InControl: A Free (as in Beer) Tool to Manage Windows Updates
If you read my last post regarding my experience with Windows 11, you’ll know that I was not too impressed with it. In fact, I was so dissatisfied that I nuked and paved my Windows machine and went back to Windows 10 and I’m quite comfortable staying here for as long as I can. Well, unfortunately, at my job we’ve started noticing Windows 11 popping up on random users’ PCs. We in IT certainly didn’t push the upgrade, and the users don’t have the permissions required to run updates anyway, so I did some digging and it sounds like Redmond has decided that they know what is best for everyone, just like they did with the ribbon UI in Office, and are starting to issue full OS upgrades through your run of the mill Windows Updates. I actually caught a machine getting ready to reboot to run the upgrade and was able to stop it. So it got me trying to find a quick and efficient way to pump the breaks on this ridiculous decision.
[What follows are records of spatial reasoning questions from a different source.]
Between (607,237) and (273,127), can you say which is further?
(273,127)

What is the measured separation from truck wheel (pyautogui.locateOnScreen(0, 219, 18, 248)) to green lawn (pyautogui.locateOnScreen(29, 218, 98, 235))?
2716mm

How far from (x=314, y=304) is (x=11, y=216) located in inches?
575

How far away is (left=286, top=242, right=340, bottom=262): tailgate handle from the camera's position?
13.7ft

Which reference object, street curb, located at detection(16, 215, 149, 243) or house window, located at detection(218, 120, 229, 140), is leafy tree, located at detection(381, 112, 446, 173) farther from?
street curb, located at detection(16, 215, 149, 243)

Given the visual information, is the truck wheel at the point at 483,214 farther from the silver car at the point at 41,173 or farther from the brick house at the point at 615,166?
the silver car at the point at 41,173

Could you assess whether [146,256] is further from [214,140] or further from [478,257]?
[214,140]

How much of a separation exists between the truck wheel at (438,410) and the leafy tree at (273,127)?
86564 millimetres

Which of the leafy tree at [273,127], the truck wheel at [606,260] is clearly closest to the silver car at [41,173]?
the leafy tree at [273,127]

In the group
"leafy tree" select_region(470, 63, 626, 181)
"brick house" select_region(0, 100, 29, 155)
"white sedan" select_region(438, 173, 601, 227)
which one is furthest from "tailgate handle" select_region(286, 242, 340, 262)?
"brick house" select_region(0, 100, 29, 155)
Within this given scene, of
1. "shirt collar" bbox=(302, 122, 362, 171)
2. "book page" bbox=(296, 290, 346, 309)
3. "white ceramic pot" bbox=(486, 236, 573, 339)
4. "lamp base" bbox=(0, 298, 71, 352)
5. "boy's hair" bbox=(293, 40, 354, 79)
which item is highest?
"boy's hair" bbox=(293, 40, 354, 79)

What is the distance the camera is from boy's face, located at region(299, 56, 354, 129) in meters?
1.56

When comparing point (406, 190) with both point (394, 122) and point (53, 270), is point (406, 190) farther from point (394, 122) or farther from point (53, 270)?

GETTING INCONTROL OF UPDATES
First of all, we did setup a GPO (group policy object) that should restrict the upgrade, but we’re not 100% sure it will work as we run Windows 10 Professional and not Enterprise. For the uninitiated, Windows Enterprise allows for much more granular control than other versions but it comes at a pretty high cost in annual licensing fees making it something we don’t have access to.
In the event the GPO fails to do what we need, I did some digging and stumbled upon a new bit of freeware from Steve Gibson of the Gibson Research Corporation and the Security Now! podcast called InControl. It’s a very basic and straightforward program that allows you to designate the latest release of Windows that you want run — 1903, 2004, 20H2, 21H2 for example — and lock the system down to that version with no install required. It appears to accomplish this by automatically adding a registry key that restricts Windows Update to that version and no farther. In the screenshot below, I have my work machine set to sit tight at Win10 build 21H2 until I tell it otherwise. So far, so good and I’ve it on that other machine I mentioned catching earlier.
This is in no way an advertisement or a sponsored post. It’s just a useful tool that I found works well that I wanted to share with all of you. Let me know if you give InControl a shot and what you think of it.